Yuchen Liao/Getty Images Entertainment/Getty Images

Those who’ve noticed skin disruptions from starting or stopping the Pill, or implanting or removing an IUD, are ideal candidates for the medication as well. “I started taking spiro about three years ago,” Devan Jesmer, a beauty blogger known as @devsday, tells TZR. “I've always suffered from cystic acne, mostly around my mouth and chin. Birth control had kept it at bay for a good chunk of my 20s, but I hated all of the other side effects of being on birth control, and the IUD didn't work for me either.” After reading about spiro online, she asked her dermatologist about the medication — and it was a natural fit.

Three years later, Jesmer says her skin is far less oily and less congested all over. "I haven't had a deep cystic pimple in two and a half years,” she raves. “I will occasionally get a small whitehead, usually around my period, but it comes to a head, and goes away in a couple days versus weeks.”

Spiro isn’t exactly an instant miracle cure, though. “It takes about three months for it to start to exert its effect,” Dr. Zeichner says — so patience is key. “I generally have patients on this medication for long periods of time, as it only works so long as you are on it.” As soon as you stop taking spiro, your skin will probably revert back to its previous state; most patients don’t have an issue with long-term use, though. “Spironolactone is in general very safe,” Dr. Herrmann tells TZR. “It doesn’t risk resistance and gut disruption like many oral antibiotics or leave the skin overly dry and irritated like many topicals.”


“It is prescribed at a very low dose for acne, so it does not affect your blood pressure,” Dr. Zeichner clarifies. Dermatologists will usually start patients at a lower dosage, about 25 to 50 milligrams, before gradually increasing up to 150 mg if needed.

Jesmer’s dosage followed this pattern.
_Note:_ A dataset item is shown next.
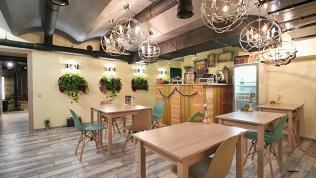 Ресторан Eywa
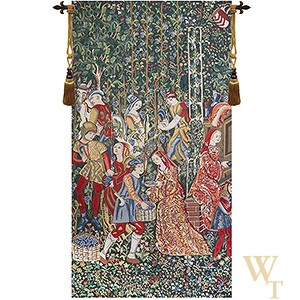 Wine Makers Tapestry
She started at 50 mg, before increasing to 100 mg then 150 mg — but ultimately, she decided to work her way back down. “During the few months of the higher dosage, I noticed I needed to urinate more — I was warned about this side effect because the drug is a diuretic,” she says, a point that Dr. Herrmann confirms. “I honestly would rather have to pee more any day than deal with cystic acne that took months to heal,” Jesmer laughs.

The beauty blogger also noticed mild hair loss. “I was never warned that potential hair loss could be a side effect, but I've talked to a lot of people who experienced the same thing, and there are [online] forums of women who have, too,” Jesmer says. In addition, Jesmer experienced an irregular menstrual cycle for about five months before things went back to normal.


“At higher doses, it can cause breast tenderness and irregular periods,” Dr. Zeichner tells TZR. “It can also raise potassium levels, though young, healthy women have little to no issues, generally speaking.” He notes that extremely high doses of spiro have been associated with the development of tumors in rats, but “it has not been shown to be a problem in humans.”

Since spiro does mess with your hormones, it’s not recommended for women who are pregnant, trying to get pregnant, or breastfeeding. “The only reason I will stop taking spiro is when I want to start a family,” Jesmer says.

This repurposed blood pressure medication certainly isn’t the only option for hormonal acne sufferers, though. The seed cycling method works in much the same way, albeit naturally, to tamp down oil production during certain phases of your menstrual cycle and keep skin free from hormonal breakouts. “Continuing with a birth control pill instead can sometimes keep acne at bay,” Dr. Herrmann adds.

Spiro is only available via prescription, so if it sounds like it’d be a good fit for you, consult your dermatologist.